"Esteem Them Very Highly In Love,For Their Work's Sake"  

I Thessalonians 5:13

 

     Any man who preaches the gospel of God's free and sovereign grace in Christ and faithfully gives himself to the work of the ministry in study, prayer and preaching is to be treated with the highest possible respect and esteem by the church and people of God for whose benefit he labors, and by all other faithful ministers of the new covenant with whom he labors. It is true, the preacher is just a man, sinful, frail and often erring. His faults are not hard to find. Therefore, he must not be worshipped or blindly followed. But he is God's man, chosen, ordained of God and sent forth to preach the gospel of Christ with divine authority as God's ambassador to your soul. Therefore, he is to be loved and highly esteemed.

     This esteem must begin with your own pastor, the man through whom God speaks to you and ministers to your own soul. If God has given you a faithful pastor, one who is committed to Christ, committed to the gospel, committed to the glory of God and committed to the welfare of your soul, you are blessed beyond measure. Few people in this world are so highly favored. If you do not so esteem your own pastor, it is not likely that you truly esteem any other servant of God, because the basis of this esteem is not the man but the work which he does. And all of God's servants are involved in and devoted to the same work.

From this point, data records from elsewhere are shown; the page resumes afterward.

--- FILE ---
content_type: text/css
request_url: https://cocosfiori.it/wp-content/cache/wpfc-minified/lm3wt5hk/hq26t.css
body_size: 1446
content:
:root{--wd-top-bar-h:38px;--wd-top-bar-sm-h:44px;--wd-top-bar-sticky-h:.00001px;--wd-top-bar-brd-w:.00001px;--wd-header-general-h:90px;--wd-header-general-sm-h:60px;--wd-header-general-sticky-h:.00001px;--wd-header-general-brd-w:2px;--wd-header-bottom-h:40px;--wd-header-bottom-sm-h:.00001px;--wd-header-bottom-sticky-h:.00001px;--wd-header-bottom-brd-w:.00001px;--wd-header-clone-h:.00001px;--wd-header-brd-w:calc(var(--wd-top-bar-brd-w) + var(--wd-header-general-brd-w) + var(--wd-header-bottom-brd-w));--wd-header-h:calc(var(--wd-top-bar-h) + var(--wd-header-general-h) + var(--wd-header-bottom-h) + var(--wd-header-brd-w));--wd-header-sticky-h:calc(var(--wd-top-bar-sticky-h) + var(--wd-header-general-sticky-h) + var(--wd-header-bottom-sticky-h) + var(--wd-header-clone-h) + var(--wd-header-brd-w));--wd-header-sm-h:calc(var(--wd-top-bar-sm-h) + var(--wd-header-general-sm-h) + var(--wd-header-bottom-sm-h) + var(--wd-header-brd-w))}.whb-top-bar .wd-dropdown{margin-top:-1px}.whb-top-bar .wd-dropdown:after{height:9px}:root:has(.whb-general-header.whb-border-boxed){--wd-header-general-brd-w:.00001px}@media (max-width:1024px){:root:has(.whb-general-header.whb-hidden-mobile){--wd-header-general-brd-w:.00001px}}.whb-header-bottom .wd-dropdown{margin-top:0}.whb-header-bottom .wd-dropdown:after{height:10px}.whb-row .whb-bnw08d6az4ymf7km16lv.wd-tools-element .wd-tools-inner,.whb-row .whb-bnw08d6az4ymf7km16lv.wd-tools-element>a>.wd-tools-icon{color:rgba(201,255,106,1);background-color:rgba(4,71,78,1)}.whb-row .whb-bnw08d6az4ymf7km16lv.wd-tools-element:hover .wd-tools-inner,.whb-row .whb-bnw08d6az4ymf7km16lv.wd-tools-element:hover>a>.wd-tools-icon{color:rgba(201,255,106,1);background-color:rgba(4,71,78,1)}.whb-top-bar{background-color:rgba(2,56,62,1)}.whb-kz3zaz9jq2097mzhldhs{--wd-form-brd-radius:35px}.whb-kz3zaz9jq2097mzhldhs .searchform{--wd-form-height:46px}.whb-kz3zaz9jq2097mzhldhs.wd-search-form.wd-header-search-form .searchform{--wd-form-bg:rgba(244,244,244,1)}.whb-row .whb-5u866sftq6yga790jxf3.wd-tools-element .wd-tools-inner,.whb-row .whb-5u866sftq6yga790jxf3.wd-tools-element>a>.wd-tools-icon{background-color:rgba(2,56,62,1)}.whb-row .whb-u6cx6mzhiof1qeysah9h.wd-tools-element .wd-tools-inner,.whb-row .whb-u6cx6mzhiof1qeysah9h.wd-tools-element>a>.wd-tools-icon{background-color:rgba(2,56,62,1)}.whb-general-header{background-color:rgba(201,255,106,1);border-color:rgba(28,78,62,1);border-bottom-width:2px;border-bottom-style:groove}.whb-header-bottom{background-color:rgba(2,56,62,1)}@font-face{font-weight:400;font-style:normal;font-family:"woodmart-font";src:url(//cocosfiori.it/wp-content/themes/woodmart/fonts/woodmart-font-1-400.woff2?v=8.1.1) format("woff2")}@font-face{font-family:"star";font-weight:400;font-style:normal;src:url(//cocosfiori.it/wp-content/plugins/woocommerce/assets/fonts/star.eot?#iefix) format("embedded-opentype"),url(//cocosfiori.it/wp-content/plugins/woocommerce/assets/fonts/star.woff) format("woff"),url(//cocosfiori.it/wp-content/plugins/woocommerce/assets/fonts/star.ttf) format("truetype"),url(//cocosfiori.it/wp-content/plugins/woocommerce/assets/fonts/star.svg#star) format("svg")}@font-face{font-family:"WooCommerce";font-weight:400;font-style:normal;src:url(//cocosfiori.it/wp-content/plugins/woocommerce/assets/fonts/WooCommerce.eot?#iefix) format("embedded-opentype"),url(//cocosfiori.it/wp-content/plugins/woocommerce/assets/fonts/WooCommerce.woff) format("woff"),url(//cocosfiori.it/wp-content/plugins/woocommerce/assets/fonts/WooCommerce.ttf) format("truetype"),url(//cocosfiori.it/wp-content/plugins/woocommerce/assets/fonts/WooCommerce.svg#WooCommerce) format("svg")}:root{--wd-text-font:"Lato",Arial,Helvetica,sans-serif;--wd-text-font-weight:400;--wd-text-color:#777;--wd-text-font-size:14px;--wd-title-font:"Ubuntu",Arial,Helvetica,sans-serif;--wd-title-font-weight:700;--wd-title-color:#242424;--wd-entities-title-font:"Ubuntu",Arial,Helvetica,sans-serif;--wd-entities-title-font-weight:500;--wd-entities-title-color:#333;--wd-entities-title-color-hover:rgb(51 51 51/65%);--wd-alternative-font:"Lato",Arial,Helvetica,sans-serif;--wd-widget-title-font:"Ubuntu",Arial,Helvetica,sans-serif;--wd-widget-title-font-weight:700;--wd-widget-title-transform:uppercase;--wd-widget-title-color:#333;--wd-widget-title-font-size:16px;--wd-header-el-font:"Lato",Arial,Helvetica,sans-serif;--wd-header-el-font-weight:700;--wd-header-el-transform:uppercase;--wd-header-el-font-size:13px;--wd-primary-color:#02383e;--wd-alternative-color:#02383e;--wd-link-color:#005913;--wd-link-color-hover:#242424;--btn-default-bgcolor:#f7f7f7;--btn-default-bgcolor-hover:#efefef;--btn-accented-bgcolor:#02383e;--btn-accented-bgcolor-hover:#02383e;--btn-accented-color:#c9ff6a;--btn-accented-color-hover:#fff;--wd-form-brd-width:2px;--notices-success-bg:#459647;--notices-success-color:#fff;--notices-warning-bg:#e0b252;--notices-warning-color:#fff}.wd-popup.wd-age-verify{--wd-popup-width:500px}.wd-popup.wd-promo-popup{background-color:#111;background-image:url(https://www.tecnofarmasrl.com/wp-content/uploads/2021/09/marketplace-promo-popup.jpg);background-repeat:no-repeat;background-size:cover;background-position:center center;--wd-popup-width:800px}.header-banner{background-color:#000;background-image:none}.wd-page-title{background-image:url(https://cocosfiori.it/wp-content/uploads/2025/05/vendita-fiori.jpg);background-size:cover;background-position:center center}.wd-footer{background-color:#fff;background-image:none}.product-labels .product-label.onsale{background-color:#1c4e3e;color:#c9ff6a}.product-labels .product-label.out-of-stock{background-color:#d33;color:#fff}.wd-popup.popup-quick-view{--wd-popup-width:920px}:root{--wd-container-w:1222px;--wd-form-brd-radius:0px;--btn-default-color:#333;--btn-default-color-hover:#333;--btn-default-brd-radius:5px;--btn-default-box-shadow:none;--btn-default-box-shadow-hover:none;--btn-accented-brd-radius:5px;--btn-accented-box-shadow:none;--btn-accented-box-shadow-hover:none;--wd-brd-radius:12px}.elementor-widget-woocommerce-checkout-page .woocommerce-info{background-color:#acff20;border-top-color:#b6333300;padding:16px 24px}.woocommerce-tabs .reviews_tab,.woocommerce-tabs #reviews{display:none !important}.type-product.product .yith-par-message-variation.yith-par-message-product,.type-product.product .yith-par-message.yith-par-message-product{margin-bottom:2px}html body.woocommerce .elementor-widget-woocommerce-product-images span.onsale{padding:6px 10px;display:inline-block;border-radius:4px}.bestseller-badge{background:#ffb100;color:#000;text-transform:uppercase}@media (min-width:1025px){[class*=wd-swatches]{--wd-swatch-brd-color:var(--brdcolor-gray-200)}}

     Yet, this esteem is not to be limited to your own pastor. It is to be extended to all God's servants, who labor among you. Any man who labors among God's saints, anywhere in the world, preaching the gospel of the grace of God is to be given the same love and esteem you give to your own pastor.

     And this high esteem for God's servants is the secret of peace in God's church. Paul admonishes you "to know them which labor among you, and are over you in the Lord, and admonish you; and to esteem them very highly in love for their work's sake. And be at peace among yourselves." The connection is obvious. To a very great degree, the peace and harmony of God's church, or lack of it, is determined by the loving esteem, or lack of it, in which the servants of God are held by his people. Will you not do your part to promote, rather than erode, esteem among God's people for his servants?